Sequences
Types of Sequence
Arithmetic (Linear) Sequences
Each term is obtained by adding (or subtracting) a constant difference $d$.
$$a,; a+d,; a+2d,; a+3d,; \ldots$$
nth term formula: $T_n = a + (n-1)d$, or equivalently $T_n = dn + c$
Example: 3, 7, 11, 15, 19, …
Common difference $d = 4$. First term $a = 3$. $$T_n = 4n - 1 \quad (\text{check: } T_1 = 3\checkmark,; T_2 = 7\checkmark)$$
Finding $d$ and $c$ from $T_n = dn + c$:
- $d$ = constant difference between consecutive terms.

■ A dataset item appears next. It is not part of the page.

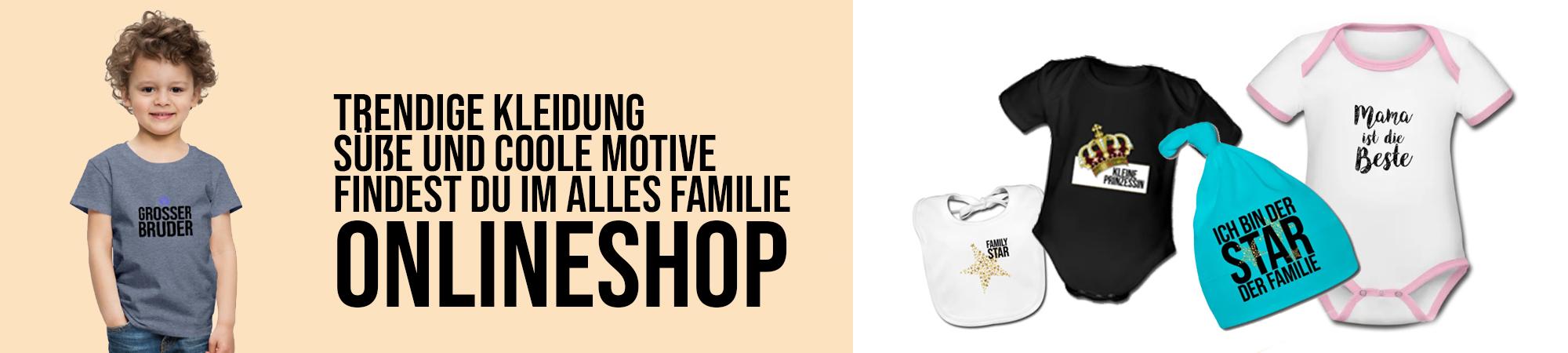 Online Shop | Alles Familie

- $c = T_1 - d$ (or match term values to find $c$).
Geometric Sequences
Each term is obtained by multiplying by a constant ratio $r$.

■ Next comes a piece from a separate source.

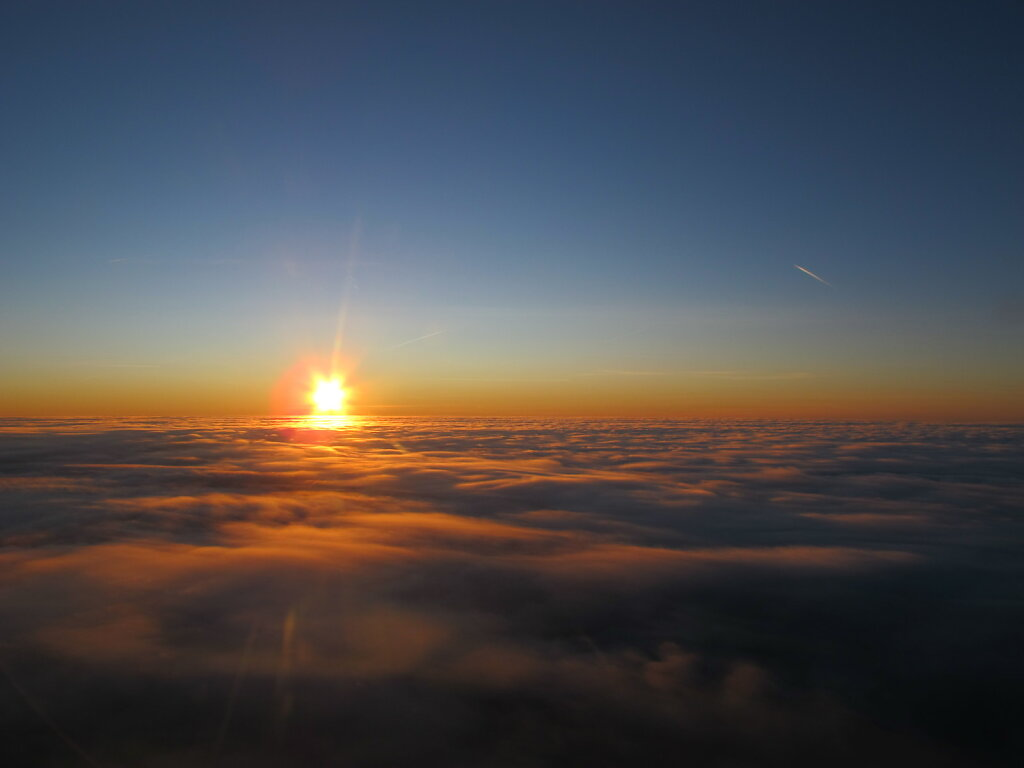 17.11.2011 Leipzig - München | Sunset 2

$$a,; ar,; ar^2,; ar^3,; \ldots$$
nth term: $T_n = a \cdot r^{n-1}$
Example: 2, 6, 18, 54, … (ratio $r = 3$; $T_n = 2 \times 3^{n-1}$)
Fibonacci Sequences
Each term is the sum of the two preceding terms.
$$1,; 1,; 2,; 3,; 5,; 8,; 13,; 21,; \ldots$$
$$F_n = F_{n-1} + F_{n-2}$$
Quadratic Sequences
Second differences are constant (but first differences are not).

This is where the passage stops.